_EXERCÍCIO 1_
Transcreva fielmente, do excerto selecionado, o trecho que vai de "Não se evidenciando" até "em 1ª instância.".
_EXERCÍCIO 2_
Responda, com base no excerto selecionado, às perguntas seguintes:
(a) Que princípio a recorrente invoca expressamente como violado?
(b) Segundo a passagem atribuída a Castanheira Neves, qual tem de ser a decisão quando o tribunal não adquire a certeza sobre os factos?
(c) Que pena a recorrente considera suficiente?

_EXCERTO SELECIONADO_
==========
Na conjugação de toda a prova produzida e as inferências daí resultantes, partiu o julgador para a operação intelectual de formação da convicção, resultando a prova dos factos.

Assim, temos que não se verifica qualquer erro, e a convicção do julgador tem suporte nos depoimentos, inexistindo violação do princípio in dúbio pró reo.

Não se evidenciando qualquer afrontamento às regras da experiência comum, ou qualquer apreciação manifestamente incorreta, desadequada, fundada em juízos ilógicos ou arbitrários, de todo insustentáveis, nenhuma censura pode merecer o juízo valorativo acolhido em 1ª instância.

Princípio in dúbio pro reo:

A recorrente invoca expressamente a violação do princípio in dúbio pro reo.

"O principio in dubio pro reo aplica-se sem qualquer limitação, e portanto não apenas aos elementos fundamentadores e agravantes da incriminação, mas também ás causas de exclusão da ilicitude (v. g. a legitima defesa), de exclusão da culpa. Em todos estes casos, a persistência de dúvida razoável após a produção da prova tem de atuar em sentido favorável ao arguido e, por conseguinte, conduzir à consequência imposta no caso de se ter logrado a prova completa da circunstância favorável ao arguido " - Figueiredo Dias in D. to Processual Penal, 1974, 211.

"Não adquirindo o tribunal a "certeza" (a convicção positiva ou negativa da verdade prática) sobre os factos (...), a decisão tem de ser, por virtude do princípio in dubio pro reo, a da absolvição. Neste sentido não é o princípio in dubio pro reo uma regra de ónus da prova, mas justamente o correlato processual da exclusão desse ónus " - vd. Castanheira Neves in processo criminal, 1968, 55/60.

O que não se verifica no caso concreto.

Após a análise crítica da prova concluiu-se, e bem, por dar como provados aqueles factos, a prova foi julgada convincente, sem que restasse qualquer dúvida.

Pelo que improcede o recurso da matéria de facto.

Escolha e medida da pena:

Entende a recorrente que a pena aplicada é exagerada, entendendo ser suficiente pena de multa, convertida em trabalho a favor da comunidade.
==========
_DADOS_
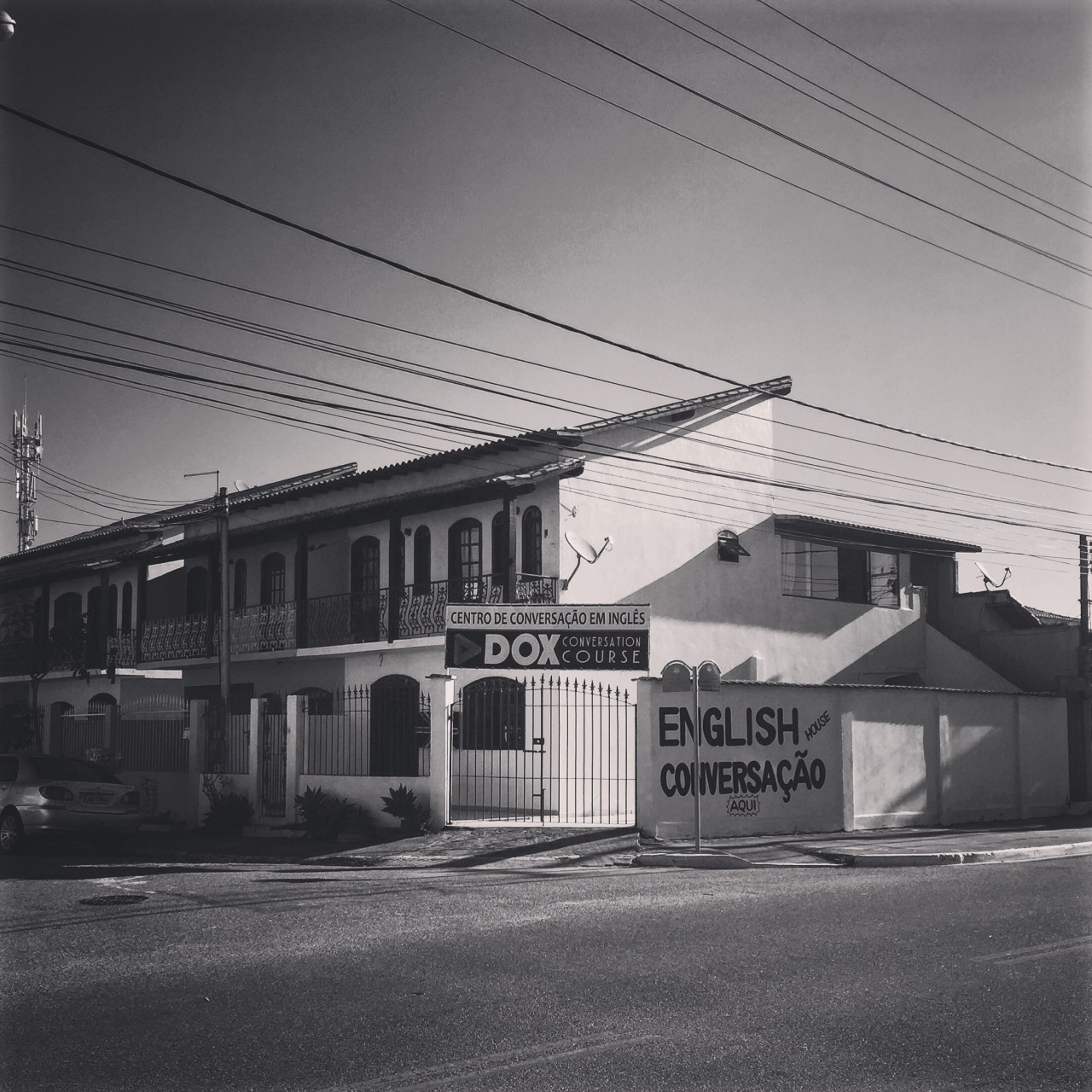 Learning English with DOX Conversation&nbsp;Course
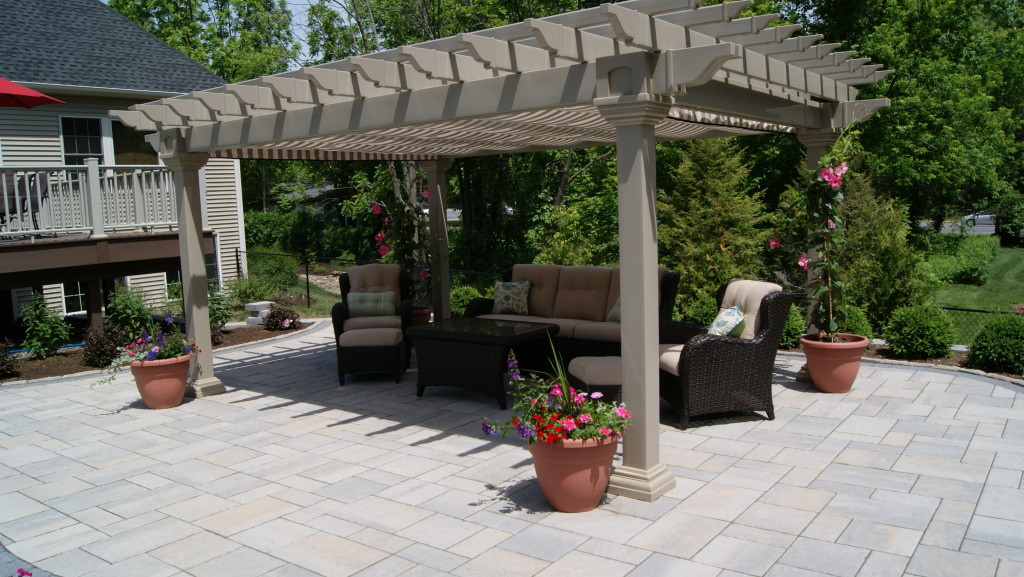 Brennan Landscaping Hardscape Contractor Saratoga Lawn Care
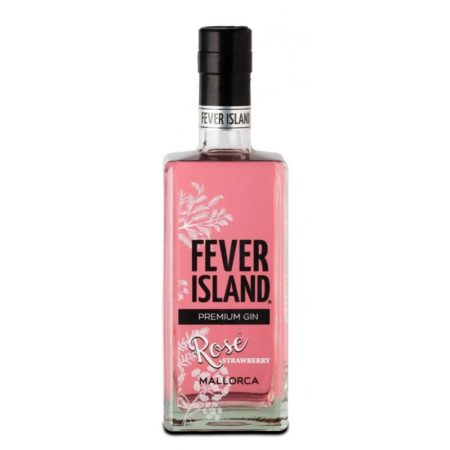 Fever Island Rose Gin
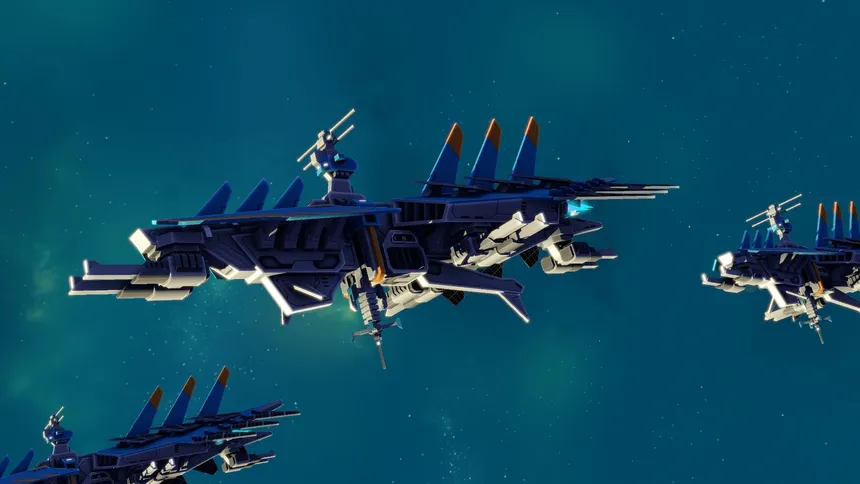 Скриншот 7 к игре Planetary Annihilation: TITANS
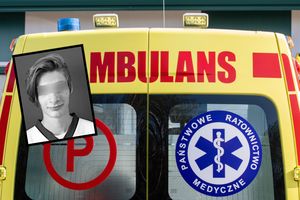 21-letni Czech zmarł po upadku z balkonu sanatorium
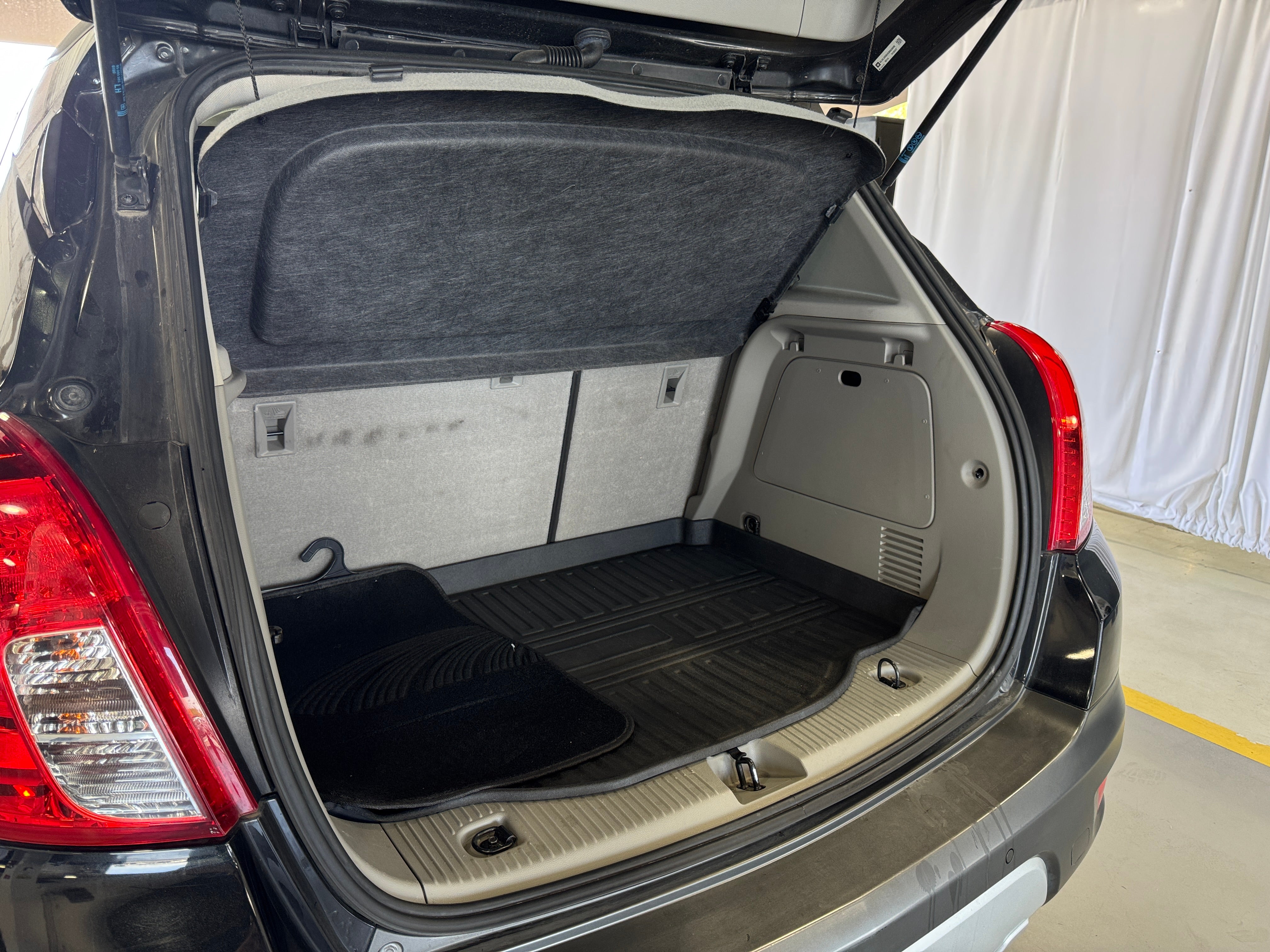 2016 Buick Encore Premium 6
==========
_A SUA RESPOSTA 1_
Não se evidenciando qualquer afrontamento às regras da experiência comum, ou qualquer apreciação manifestamente incorreta, desadequada, fundada em juízos ilógicos ou arbitrários, de todo insustentáveis, nenhuma censura pode merecer o juízo valorativo acolhido em 1ª instância.

_A SUA RESPOSTA 2_
(a) O princípio in dubio pro reo.
(b) A decisão tem de ser a da absolvição.
(c) Uma pena de multa, convertida em trabalho a favor da comunidade.